Un travailleur appelle, et il se fait dire que la Charte des droits et libertés de la personne n'est pas pour lui. Il est un travailleur et ne peut se réclamer que du code du travail ou des lois du travail. S'il y a discrimination, cela se traite là seulement. Il ne correspond pas à la définition d'une personne de la Charte. La Charte des droits et libertés de la personne du Québec, c'est contre la discrimination de race, de religion, d'égalité entre hommes et femmes, etc. Ce travailleur revient devant son comité exécutif et une personne lui demande, puis quelle est la réponse? «C'est pas pour nous, on est pas des personnes au Québec.» Apres ça, un jour il s'est adonné que la personne qui représentait la compagnie pour les griefs était une femme. Elle a accompagné les travailleurs là où on les autorisait à prendre le break et à fumer, après quoi il semble qu'elle a eu peur et a renversé la décision de la compagnie. C’est ça parler de la réalité.
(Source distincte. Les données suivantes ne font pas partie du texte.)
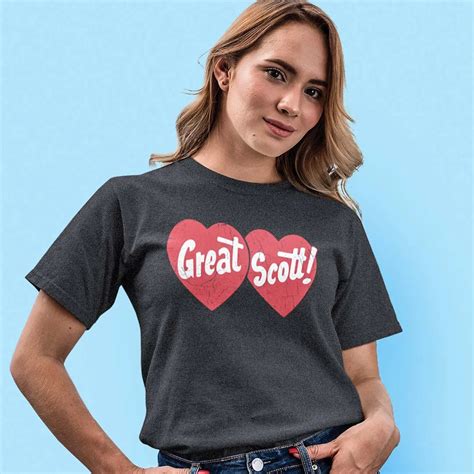 Great Scott Grocery Detroit Unisex Retro T-shirt – Bygone Brand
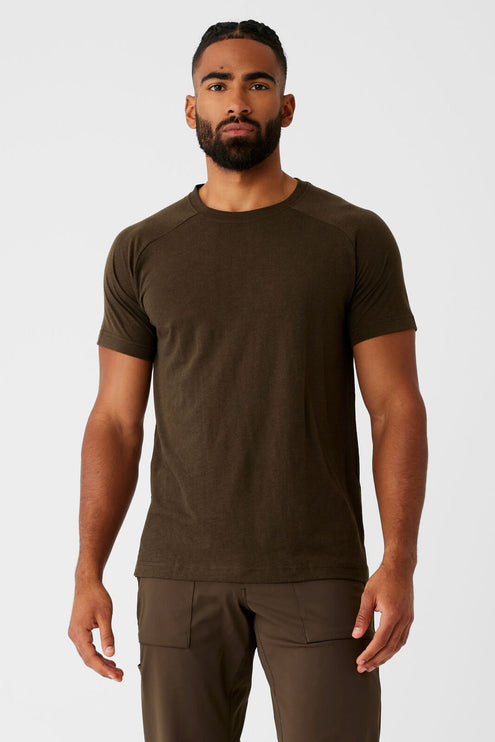 alo Men's Triumph Raglan Tee - Espresso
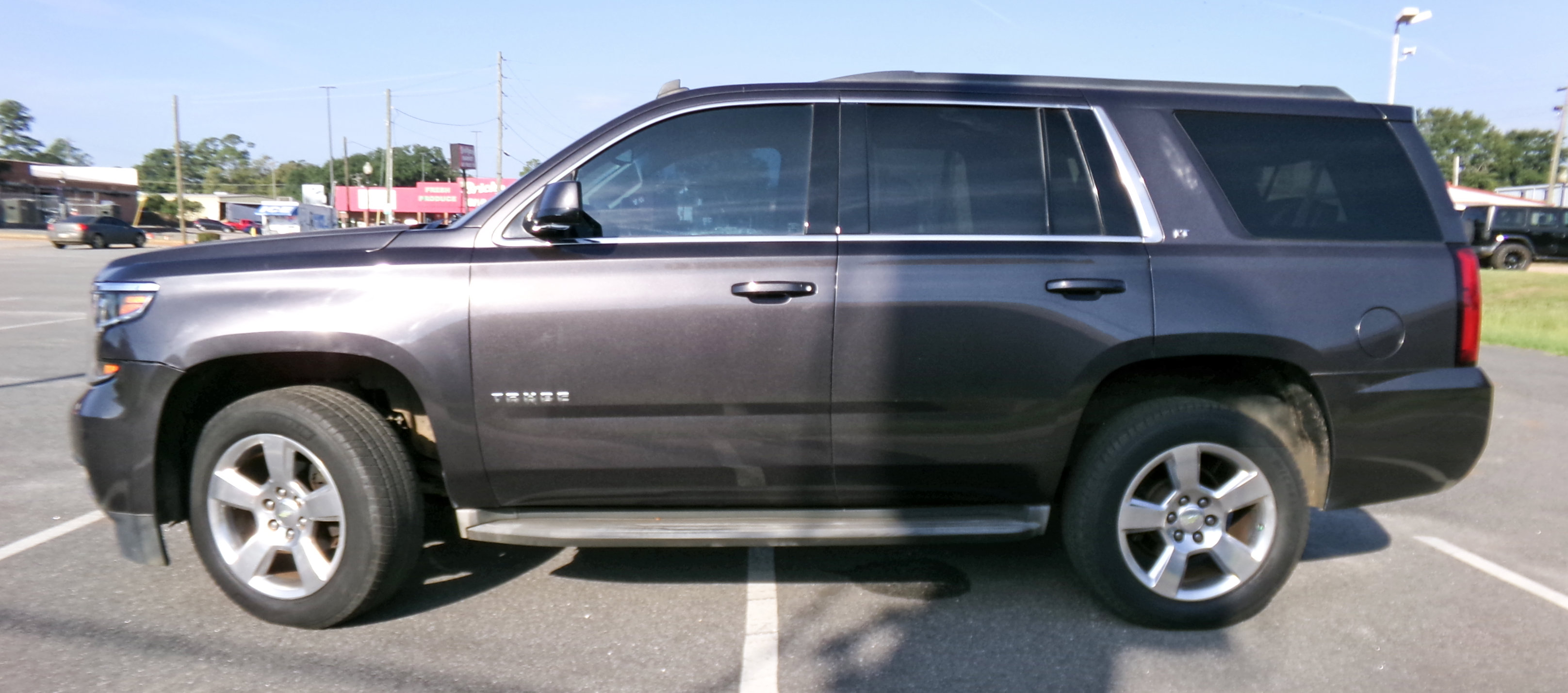 Used 2015 Chevrolet Tahoe LT AWD/4WD image 2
La Charte des droits et libertés de la personne n'est pas pour tous

La charte des droits de la personne encadre et définit la discrimination selon la race, la religion, l'égalité hommes-femmes, et selon des définitions. De quels droits et libertés parle-t-on? C'est comme un accommodement en l'absence de droits et libertés. Les travailleurs ont besoin d'une Charte des droits et libertés de la personne du Québec qui énonce les droits et libertés, pas pour définir la discrimination en matière de droits et libertés. Est-ce que reconnaître des droits a son pendant pour interdire et exclure?

Les travailleurs sont très mal à l'aise avec cela. Si tu dis que tu as le droit de conscience, si tu as le droit de religion, alors pourquoi interdire le port de la croix ou du hijab à une personne? Les travailleurs reconnaissent qu'il y des codes vestimentaires, des codes de sécurité vestimentaire, des codes de dignité mais cela a sa logique de travail et de relations entre humains. Ce n'est pas une valeur. Avoir des vêtements de sécurité, des casques et des bottes, les travailleurs se battent pour cela. Ils ne revendiquent pas le costume de travail de McDonald's et l'identification au monopole comme une valeur mais comme une gêne, pour ne pas dire autre chose! Mais ils ne refusent pas l'identification au travail. S'il y a interdiction de tel ou tel vêtement ou bijou, c'est parce que cela compromet la sécurité, la salubrité et le travail.

Il faut une charte des droits et libertés qui énonce les droits et libertés.